# Supplied records

============

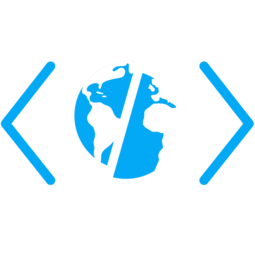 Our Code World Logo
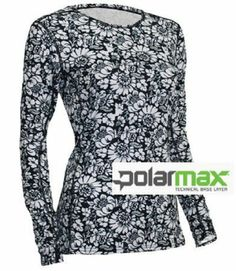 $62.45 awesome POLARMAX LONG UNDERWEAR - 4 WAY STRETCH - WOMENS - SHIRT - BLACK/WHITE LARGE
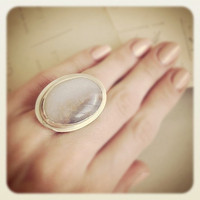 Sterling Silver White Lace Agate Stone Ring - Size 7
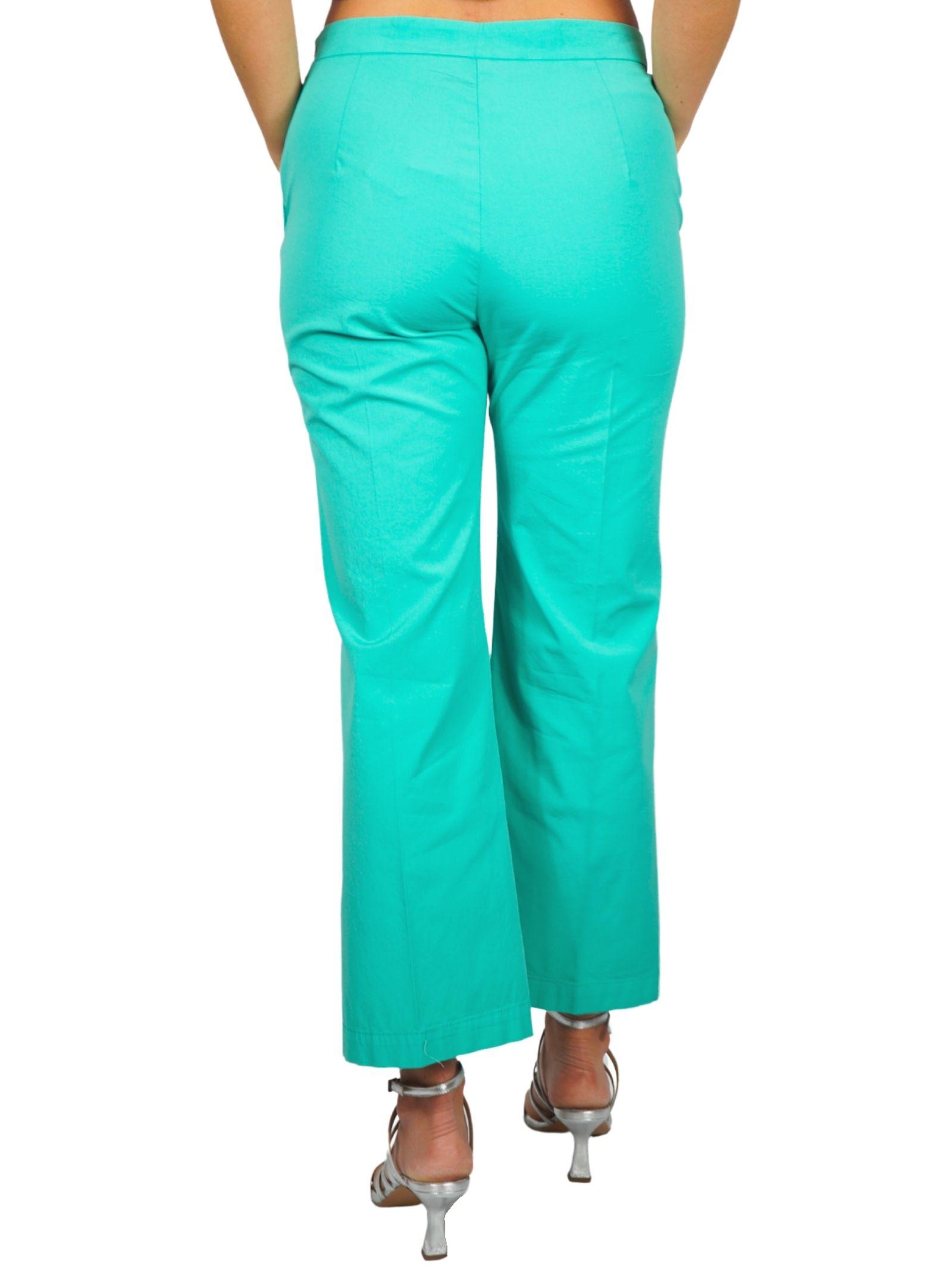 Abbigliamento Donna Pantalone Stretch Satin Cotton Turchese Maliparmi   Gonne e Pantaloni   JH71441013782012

============

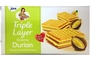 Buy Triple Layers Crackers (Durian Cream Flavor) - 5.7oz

============

# About this task
The lines above starting at the one that holds "- BLACK/WHITE LARGE" and ending at the one that holds "Abbigliamento Donna Pantalone" are to be written out exactly, ends included, and no pictures are to be copied.

# Expected answer
 $62.45 awesome POLARMAX LONG UNDERWEAR - 4 WAY STRETCH - WOMENS - SHIRT - BLACK/WHITE LARGE
 Sterling Silver White Lace Agate Stone Ring - Size 7
 Abbigliamento Donna Pantalone Stretch Satin Cotton Turchese Maliparmi   Gonne e Pantaloni   JH71441013782012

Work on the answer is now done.